Output exactly the lines that run from the line with "How much space" to the end of the material, both ends included, and no other lines.

[Start of DATASET]

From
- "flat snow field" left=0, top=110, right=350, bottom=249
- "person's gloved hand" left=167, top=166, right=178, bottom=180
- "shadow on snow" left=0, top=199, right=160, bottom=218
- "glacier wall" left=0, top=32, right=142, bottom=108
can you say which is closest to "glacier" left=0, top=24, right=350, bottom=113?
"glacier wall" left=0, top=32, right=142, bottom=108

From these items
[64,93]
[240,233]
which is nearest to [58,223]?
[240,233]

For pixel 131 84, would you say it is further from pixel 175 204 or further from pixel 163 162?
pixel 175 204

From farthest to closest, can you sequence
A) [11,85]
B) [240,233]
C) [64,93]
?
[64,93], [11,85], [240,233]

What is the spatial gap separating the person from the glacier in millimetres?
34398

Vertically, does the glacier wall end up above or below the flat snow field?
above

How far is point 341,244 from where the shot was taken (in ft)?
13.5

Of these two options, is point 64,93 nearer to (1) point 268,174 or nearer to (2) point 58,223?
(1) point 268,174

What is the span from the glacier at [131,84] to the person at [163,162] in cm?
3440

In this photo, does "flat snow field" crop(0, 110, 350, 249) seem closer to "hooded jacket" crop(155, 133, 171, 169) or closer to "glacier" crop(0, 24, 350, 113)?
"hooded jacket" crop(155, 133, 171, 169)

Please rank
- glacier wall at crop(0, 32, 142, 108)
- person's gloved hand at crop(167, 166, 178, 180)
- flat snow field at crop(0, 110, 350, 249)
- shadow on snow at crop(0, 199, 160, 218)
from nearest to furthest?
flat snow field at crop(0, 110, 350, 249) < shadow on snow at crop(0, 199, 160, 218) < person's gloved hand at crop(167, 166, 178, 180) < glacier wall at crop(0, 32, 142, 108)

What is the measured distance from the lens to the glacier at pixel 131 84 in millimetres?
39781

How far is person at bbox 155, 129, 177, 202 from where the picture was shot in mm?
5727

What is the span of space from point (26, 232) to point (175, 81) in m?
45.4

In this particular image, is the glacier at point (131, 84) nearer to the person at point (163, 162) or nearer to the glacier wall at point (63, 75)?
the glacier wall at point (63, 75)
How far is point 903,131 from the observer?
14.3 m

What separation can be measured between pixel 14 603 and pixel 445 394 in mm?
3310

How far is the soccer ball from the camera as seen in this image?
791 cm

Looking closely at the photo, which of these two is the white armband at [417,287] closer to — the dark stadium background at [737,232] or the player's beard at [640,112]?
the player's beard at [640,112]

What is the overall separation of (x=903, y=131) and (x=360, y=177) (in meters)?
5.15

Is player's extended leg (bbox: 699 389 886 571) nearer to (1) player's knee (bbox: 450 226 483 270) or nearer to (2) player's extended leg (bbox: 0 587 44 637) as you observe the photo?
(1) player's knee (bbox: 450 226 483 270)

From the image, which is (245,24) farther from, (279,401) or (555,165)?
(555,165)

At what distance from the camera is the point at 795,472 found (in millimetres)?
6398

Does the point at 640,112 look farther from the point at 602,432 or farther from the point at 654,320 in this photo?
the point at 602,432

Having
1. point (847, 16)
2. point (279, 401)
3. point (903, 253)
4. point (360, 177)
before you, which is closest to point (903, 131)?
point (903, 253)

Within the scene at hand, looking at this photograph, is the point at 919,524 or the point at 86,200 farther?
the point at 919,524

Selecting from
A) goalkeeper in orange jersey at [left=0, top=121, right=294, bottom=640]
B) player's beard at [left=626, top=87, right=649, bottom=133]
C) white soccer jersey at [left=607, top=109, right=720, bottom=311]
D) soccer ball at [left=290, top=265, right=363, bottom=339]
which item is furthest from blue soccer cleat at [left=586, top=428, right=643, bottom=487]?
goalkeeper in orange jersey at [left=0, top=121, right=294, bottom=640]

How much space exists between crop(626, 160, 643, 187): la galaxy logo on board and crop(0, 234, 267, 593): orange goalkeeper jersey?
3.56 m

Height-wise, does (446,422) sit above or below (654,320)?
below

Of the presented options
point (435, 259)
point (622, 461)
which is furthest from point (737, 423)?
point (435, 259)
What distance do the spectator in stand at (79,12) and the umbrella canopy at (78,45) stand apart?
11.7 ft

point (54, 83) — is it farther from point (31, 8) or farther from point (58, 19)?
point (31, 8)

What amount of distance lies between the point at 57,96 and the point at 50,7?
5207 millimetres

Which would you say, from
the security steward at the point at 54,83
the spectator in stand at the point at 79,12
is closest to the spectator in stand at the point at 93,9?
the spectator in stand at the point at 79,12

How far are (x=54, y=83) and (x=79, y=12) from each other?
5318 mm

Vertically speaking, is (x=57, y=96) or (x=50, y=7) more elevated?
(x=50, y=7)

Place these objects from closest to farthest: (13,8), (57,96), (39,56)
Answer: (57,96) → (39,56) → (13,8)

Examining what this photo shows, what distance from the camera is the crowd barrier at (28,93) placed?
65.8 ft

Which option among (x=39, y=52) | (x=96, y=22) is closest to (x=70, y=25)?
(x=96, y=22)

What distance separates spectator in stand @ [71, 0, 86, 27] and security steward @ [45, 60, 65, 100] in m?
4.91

[End of DATASET]

**PROBLEM SOLUTION**:
How much space exists between crop(626, 160, 643, 187): la galaxy logo on board and crop(0, 234, 267, 593): orange goalkeeper jersey?
3.56 m

Height-wise, does (446,422) sit above or below (654,320)?
below

Of the presented options
point (435, 259)
point (622, 461)
which is furthest from point (737, 423)?
point (435, 259)
What distance do the spectator in stand at (79,12) and the umbrella canopy at (78,45) stand apart?
11.7 ft

point (54, 83) — is it farther from point (31, 8) or farther from point (58, 19)?
point (31, 8)

What amount of distance lies between the point at 57,96 and the point at 50,7?
5207 millimetres

Which would you say, from
the security steward at the point at 54,83
the spectator in stand at the point at 79,12
is closest to the spectator in stand at the point at 93,9?
the spectator in stand at the point at 79,12

How far are (x=54, y=83) and (x=79, y=12) from each other?
5318 mm

Vertically speaking, is (x=57, y=96) or (x=50, y=7) more elevated?
(x=50, y=7)

Place these objects from closest to farthest: (13,8), (57,96), (39,56)
Answer: (57,96) → (39,56) → (13,8)

Examining what this photo shows, what distance from the camera is the crowd barrier at (28,93) placed?
65.8 ft

Which option among (x=39, y=52) | (x=96, y=22) is closest to (x=70, y=25)?
(x=96, y=22)

What distance separates spectator in stand @ [71, 0, 86, 27] and security steward @ [45, 60, 65, 100] in m?
4.91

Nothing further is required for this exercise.